On Sunday, the NCAA announced they are pursuing an investigation into Johnny Manziel who allegedly profited from autographs. This news sent shockwaves throughout the college football landscape, and put fear into the Texas A&M faithful and all of Aggies nation. Since winning the Heisman trophy in December, Manziel has been seen in countless situations that critics have chastised the young quarterback for. Manziel has been living a lavish lifestyle and been seen with superstars LeBron James and rapper Drake among others. Even though, Manziel is under the legal drinking age, Manziel has also been seen on many occasions drinking alcohol and partying. While some people attribute his behavior to naivety, other people have assassinated his character and demeaned his ability to handle the pressure. Although Manziel has been scrutinized before, the recent allegations of profiting from autographs could lead to actual repercussions. Manziel is accused of breaking NCAA law 188.8.131.52, which is accepting money for promoting or advertising, the commercial sale of a product. If the accusations are found true, Manziel would not only be ineligible for an undetermined amount of time, he would also become a member of the Heisman Hijinks.
The autograph scandal centers around a well-known autograph broker on ebay, Johnny Manziel, and Manziel’s friend and personal assistant Nate Fitch. The broker contests that he did not compensate Manziel for signing 250 items around the time of his heroic game at Alabama last season. Sources say that Manziel signed hundreds of photographs and footballs for autograph broker Drew Tieman. These alleged signings occurred while Manziel was attending the BCS Championship game in South Florida, and reportedly received a five figure salary for the autograph sessions.
In 2010, The NCAA dealt with a similar situation involving Ohio State University and their star quarterback Terrelle Pryor in addition to five other players. This situation involved trading signed sports memorabilia including conference championship rings for tattoos. This resulted in the six players being deemed ineligible and they were suspended for 5 games the following season. Were these players unruly? Were they engaged in troublesome fun? yes; they were all card carrying hijinks members mischievously engaging in the most embarrassing across the line behavior. These scandals also ultimately lead to Ohio State coach Jim Tressel’s resignation.
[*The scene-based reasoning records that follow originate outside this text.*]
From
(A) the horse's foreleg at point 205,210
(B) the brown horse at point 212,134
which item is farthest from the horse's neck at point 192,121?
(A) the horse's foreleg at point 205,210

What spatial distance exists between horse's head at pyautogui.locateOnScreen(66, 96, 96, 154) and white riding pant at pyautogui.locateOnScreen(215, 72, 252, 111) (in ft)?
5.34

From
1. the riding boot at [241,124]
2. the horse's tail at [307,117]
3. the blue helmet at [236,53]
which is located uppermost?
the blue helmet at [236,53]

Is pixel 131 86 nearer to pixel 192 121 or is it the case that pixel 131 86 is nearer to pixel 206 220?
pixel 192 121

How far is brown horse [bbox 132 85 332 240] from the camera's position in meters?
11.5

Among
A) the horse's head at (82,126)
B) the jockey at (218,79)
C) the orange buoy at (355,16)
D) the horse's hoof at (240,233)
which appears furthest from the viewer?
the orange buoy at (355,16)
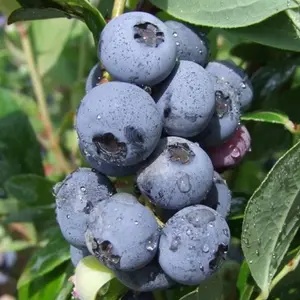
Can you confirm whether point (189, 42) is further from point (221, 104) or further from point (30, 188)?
point (30, 188)

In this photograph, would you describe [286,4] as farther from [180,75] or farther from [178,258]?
[178,258]

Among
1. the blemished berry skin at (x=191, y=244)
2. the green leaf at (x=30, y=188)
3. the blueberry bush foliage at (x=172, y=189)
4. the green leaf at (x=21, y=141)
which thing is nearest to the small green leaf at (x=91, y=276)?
the blueberry bush foliage at (x=172, y=189)

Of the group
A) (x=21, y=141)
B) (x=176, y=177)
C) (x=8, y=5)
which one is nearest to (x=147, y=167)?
(x=176, y=177)

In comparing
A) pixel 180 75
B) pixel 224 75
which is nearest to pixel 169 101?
pixel 180 75

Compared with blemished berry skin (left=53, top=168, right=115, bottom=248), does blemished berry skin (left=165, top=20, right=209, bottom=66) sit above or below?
above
These allegations have become the talk of college football because of Manziel’s Heisman status, and the high expectations for Texas A&M football this year. Texas A&M have aspirations of winning the daunted SEC and are also projected to contend for the National Championship. When asked about the situation, Texas A&M head coach Kevin Sumlin said “”our university is doing its due diligence to find out the facts.” Sumlin also refused to answer speculation questions on the season in regards to Manziel starting the season opener. If the sophomore sensation is deemed ineligible for any games, Texas A&M will have to go with an unproven quarterback who will be under extreme pressure. This whole scandal could put a damper on title hopes especially with a monumental matchup looming week 3 against Alabama, the defending champions. While Texas A&M’s future is in jeopardy, the electrifying Johnny football’s future is also held in the balance. If Manziel is ruled ineligible for any length of time, his chances of winning back-to-back Heisman’s will be miniscule. Manziel’s pro ability is already doubted by many organizations for various reasons from his size and intangibles to his character and demeanor. Manziel came out of nowhere to wow fans while also becoming the face of college football. Manziel might end up falling flat on his face, but he is more likely to punch back at his critics with his play and assert his dominance in the face of adversity.
These allegations also have a more broad range appeal with the questions of college athletes and payment. For many years, many college athletes think they should be compensated in some way because of how much money they make for their respective universities. The athletes believe they should be recognized when their image or likeness is used, which has caused lawsuits and many discussions on “payment for play” scenarios. The most recent development in such lawsuits has forced the NCAA to remove their branding in the association of EA Sports. The video-game juggernaut would use the player’s stats, jersey numbers, and facial recognition to help market the game to college football fans. When former college football players expressed unhappiness with their likeness, they decided to go after EA Sports. The courts recently ruled in favor of the players, saying that they should be compensated for their likeness being used in the game. This could just be the start of a long process that will eventually lead to college athletes getting paid for their likeness and image involving branding, autographs, and eventually salaries. And this could be end of the hijinks college athlete, as these young players become big income earners long before they complete their college education.